Mirabelle smiled. ‘Normal life. What is that?’

‘The thing is, I was wondering ... you know, if you might be interested ...’ Vesta continued.

‘Oh, yes,’ Mirabelle cut in, ‘I was wondering about that, too. Do you think we could keep Ben’s name on the door?’

‘It’s only fitting. And we could be partners? I mean, I’d be a junior partner, obviously. Because you, well, you’re just amazing.’

‘Sixty-forty’ Mirabelle held out her hand.

Vesta shook it. ‘But next time I’ll be damned if we have so many bodies. That’s all I have to say.’

‘We’re going into debt collection, Vesta. I worked for Ben for eighteen months and not one single person turned up dead.’

‘Debt collection
and
investigation then,’ Vesta insisted. ‘We got skills.’

‘Well,’ Mirabelle smiled, ‘you certainly proved that you’ve got potential. That’s for sure.’

The hole was half-full now and the coffin had been removed in an unmarked hearse. The police insisted on performing an autopsy before Ben could be reburied. It was a procedure that Mirabelle had
felt was quite unnecessary, but the law was the law.
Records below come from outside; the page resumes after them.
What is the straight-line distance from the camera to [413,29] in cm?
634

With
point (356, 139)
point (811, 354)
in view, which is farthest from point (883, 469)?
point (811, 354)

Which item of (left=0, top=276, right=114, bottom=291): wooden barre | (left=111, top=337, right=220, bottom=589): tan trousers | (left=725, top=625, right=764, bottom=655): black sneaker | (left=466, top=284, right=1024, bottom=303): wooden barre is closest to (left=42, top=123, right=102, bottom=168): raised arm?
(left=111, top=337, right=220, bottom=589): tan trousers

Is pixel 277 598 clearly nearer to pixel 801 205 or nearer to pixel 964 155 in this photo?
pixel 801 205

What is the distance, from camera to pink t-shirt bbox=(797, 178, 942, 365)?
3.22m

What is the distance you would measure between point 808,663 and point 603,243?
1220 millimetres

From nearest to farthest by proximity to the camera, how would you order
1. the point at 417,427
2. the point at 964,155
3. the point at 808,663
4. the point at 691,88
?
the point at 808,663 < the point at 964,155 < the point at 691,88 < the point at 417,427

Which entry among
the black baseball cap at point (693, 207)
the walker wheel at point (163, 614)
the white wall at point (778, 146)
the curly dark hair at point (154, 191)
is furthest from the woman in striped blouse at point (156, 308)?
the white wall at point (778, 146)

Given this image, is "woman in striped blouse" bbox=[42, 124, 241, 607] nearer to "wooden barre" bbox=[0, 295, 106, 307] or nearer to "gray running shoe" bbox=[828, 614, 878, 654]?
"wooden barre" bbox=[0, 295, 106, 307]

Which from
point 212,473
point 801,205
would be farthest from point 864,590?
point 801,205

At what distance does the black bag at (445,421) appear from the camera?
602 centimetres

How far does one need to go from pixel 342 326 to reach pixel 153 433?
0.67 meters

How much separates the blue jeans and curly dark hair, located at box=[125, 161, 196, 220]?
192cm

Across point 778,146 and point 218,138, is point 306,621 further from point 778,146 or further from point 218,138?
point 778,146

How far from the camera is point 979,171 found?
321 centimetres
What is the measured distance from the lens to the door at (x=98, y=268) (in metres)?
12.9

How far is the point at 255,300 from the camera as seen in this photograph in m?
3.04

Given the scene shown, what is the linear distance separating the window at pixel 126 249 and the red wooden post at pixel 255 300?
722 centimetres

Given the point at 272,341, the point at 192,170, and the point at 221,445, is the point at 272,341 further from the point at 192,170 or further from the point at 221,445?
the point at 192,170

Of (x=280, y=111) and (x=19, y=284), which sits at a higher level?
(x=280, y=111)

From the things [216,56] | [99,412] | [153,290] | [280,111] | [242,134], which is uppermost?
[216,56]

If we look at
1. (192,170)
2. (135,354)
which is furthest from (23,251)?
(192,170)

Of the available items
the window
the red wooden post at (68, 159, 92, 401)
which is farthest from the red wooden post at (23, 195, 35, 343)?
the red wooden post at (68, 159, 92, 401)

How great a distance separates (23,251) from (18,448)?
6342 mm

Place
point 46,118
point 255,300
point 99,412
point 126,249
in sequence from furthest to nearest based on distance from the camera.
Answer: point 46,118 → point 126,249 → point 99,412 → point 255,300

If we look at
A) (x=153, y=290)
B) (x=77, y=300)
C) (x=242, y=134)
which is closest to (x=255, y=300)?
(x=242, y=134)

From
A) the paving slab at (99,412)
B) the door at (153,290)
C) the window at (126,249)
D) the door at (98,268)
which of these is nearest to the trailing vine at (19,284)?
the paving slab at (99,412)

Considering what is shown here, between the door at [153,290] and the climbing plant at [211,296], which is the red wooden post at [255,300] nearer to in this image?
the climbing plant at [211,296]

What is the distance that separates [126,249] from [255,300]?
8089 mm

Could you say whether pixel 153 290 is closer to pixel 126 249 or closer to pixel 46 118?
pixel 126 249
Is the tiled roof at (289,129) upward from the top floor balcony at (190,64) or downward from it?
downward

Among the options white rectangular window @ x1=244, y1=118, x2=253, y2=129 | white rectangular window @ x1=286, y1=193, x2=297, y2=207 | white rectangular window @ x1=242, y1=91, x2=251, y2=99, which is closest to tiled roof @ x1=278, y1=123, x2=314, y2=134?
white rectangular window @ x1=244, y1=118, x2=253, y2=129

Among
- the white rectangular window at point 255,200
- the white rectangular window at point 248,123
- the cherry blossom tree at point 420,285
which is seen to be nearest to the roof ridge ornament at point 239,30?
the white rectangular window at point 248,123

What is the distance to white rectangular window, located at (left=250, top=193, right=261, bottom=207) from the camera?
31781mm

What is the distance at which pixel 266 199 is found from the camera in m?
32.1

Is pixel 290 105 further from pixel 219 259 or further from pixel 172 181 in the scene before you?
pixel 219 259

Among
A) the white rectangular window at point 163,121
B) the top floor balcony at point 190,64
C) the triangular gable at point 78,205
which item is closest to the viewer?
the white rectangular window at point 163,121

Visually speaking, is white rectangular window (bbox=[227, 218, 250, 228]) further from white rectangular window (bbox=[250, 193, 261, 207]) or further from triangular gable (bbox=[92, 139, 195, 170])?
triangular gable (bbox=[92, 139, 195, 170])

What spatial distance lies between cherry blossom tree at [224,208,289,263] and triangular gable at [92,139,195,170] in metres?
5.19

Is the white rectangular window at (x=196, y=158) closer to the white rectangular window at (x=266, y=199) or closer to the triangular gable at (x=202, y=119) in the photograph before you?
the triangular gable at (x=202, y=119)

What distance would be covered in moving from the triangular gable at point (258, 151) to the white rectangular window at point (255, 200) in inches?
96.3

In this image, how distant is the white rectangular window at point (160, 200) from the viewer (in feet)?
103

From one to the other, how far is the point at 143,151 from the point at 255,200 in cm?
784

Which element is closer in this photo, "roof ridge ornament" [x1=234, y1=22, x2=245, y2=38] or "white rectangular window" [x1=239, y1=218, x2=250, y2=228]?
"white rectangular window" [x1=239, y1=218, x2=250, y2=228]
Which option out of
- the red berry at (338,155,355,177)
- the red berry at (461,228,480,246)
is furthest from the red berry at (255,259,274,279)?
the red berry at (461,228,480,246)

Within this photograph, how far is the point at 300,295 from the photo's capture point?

‘Well, that’s that,’ she said.

‘Come on,’ Vesta took her arm. ‘Let’s get out of here.’

It took ten minutes to make it back to the Lawns. Vesta had decided she would have to throw away her shoes – they were squelching in a most unattractive fashion and the sole had come away.
‘Well, at least we won’t have to deal with that idiotic policeman any more.’

‘Absolutely We won’t. Ever again.’ Mirabelle trotted smartly up the stairs, drawing the key from her pocket. Vesta grinned. There was a gold sovereign hanging from the fob,
swinging from side to side. A drop of rain ran down the face and dripped off, making it look even shinier.

‘Mirabelle! How could you?’

‘Oh, don’t worry, Vesta. I think we’re due a little memento, don’t you? I had one made for you, too. Lucky pennies. Now, do I take it that you might be ready for a spot
of lunch?’

Author’s note

T
he quotes in the chapter headings are taken from a variety of sources and some have been deliberately misquoted to fit in with the text. Apologies
to those abused in this fashion, who include: Bertrand Russell, Thomas Foran, Victor Hugo, Sun Tzu, Winston Churchill, Immanuel Kant, Raymond Chandler, Napoleon Bonaparte, S.J. Perelman,
Machiavelli, Norman Sherry, Robert Bourassa, José Bergamin, Roger Kahn, Commander R.T. Bower, George Bernard Shaw, Lord Byron, Clement Atlee, Sophocles, Mark Twain, Alexander the Great,
Adolf Hitler, Sylvia Plath and extracts from various SOE operations manuals.

Questions for readers’ groups

1. Is it history if it’s in living memory?

2. Was rationing good for the country?

3. We don’t know a huge amount about Lisabetta – what do you think happened to her during and just after the war?

4. At what point, if any, is it right to stop hunting war criminals?

5. Did advances in forensics put an end to the amateur detective?

6. Is Mirabelle Bevan ‘curiously British’?

7. How did the post-war landscape differ in 1918 and 1945?

8. Without the 1950s, could we have had the social changes of the 1960s?

9. Would you have let Delia go?

10. How different is the racism Vesta encounters to the racism she would encounter in British society today?

11. What is the fascination of a female detective? What can they bring to the genre?

12. How does historical crime fiction differ from contemporary crime fiction?